I want to nominate another thing, which is our citations. Many citations are simply missed citations. Or if they're not, they can be done for a variety of reasons. For example, it might be something that the writer was thinking about and they used it as an argument to support their point. Or they may want to show their allegiance to a specific group of scientists or something similar. Yeah. The argument I'm trying to make here is that citations are a weak measure of impact.

They measure to some extent whether you gain traction and the academic community you're addressing. Some papers at some point become staples in a particular field. And if you don't cite them in your own work within that field, you're missing an opportunity to signal that you are actually a member of that field. As an expert, you're supposed to know all the key works that have been done. And then you cite them.

Going back to what you were asking. Yeah. How do we move away from citation-based metrics to a better form of appraising quality? Well, one way is to rely more on experts' judgments. That is, having an expert actually read the work. But it's expensive and time-consuming. And you can't read, I mean, if, let's say I'm trying to hire you or you're trying to hire me, it would take far too long to read through our entire body of work. Passable. I wouldn't want to read all my own stuff. And it's way too much. Like these 200 pages of supplementary information are like, who the hell is supposed to read that. Yeah. So we need some kind of quality control that is recognized and portable. So I mean, I would love to be able to send my work to some kind of independent body that could look at it according to certain standards and say, OK, here are the criteria that you meet. Your study is well designed, well executed, the data are present, the results are reproducible, or whichever standards we choose to have for the particular discipline or subfield. I want to try to make this happen somehow. I think that's the way to move away from the reliance on journals instead of trying to break down the current model to build an alternative.
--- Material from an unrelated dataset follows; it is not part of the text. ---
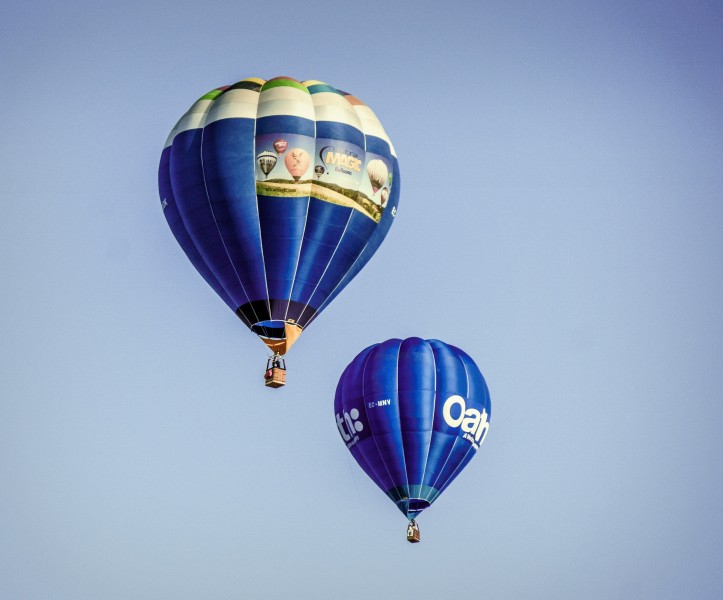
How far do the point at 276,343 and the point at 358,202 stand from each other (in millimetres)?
3762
How much hope do you have that we can improve this system?

I think the future is very bright. There are many people working on solutions. And there is an increased uptake of practices that I like to see, like, pre-registration and data ferry. We need to find an alignment on the incentives. And I see lots of work happening both top down from large funders like the European Commission and bottom up from individual scientists from entrepreneurs, from communities. So I'm quite hopeful, actually.
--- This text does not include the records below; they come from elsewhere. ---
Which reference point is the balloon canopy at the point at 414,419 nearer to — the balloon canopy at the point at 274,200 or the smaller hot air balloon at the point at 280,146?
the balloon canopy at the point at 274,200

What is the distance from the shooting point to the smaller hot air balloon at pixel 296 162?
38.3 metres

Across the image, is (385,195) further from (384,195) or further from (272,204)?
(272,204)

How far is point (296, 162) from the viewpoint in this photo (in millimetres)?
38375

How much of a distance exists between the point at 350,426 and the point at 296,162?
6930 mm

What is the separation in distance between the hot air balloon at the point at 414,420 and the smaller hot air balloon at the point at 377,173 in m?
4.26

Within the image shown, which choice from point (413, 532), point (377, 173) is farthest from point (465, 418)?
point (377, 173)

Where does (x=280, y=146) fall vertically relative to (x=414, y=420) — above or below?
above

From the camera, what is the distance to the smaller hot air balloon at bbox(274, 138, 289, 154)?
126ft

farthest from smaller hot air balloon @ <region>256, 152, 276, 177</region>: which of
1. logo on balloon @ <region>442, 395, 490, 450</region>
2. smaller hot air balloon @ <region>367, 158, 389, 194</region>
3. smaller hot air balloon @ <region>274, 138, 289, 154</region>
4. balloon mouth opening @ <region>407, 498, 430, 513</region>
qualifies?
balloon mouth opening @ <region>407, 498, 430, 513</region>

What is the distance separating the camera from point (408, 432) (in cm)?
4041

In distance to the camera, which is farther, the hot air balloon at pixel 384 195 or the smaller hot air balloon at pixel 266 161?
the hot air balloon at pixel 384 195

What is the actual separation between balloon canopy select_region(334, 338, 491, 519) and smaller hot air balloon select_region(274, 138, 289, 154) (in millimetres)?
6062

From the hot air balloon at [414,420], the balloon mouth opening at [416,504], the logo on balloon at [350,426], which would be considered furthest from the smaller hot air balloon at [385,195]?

Philipp:  I'm an empirical realist. So I tend to be neither particularly optimistic nor pessimistic. I'm very much driven in my judgments by just data and evidence. And I completely agree with you that we've seen a lot of very encouraging developments in the last couple of years, including the uptake of the open science movement, a growing recognition of the importance of replicability, the growing interest of people in understanding what the incentives are that we're operating under and what the consequences are. So all of that are good signs. So whether that's enough for us to actually escape from the traps of the prestige economy that we're currently in, I don't know that. But I really, really hope that you're right. We're definitely working in that direction. So we're putting all our weight into this and trying to make our small contribution to actually improve in that. But yeah, so I'm very glad that you started to give us an insight into what's actually going on behind the curtain and signs and what are some of the problems and then show us some potential ways how we can improve that.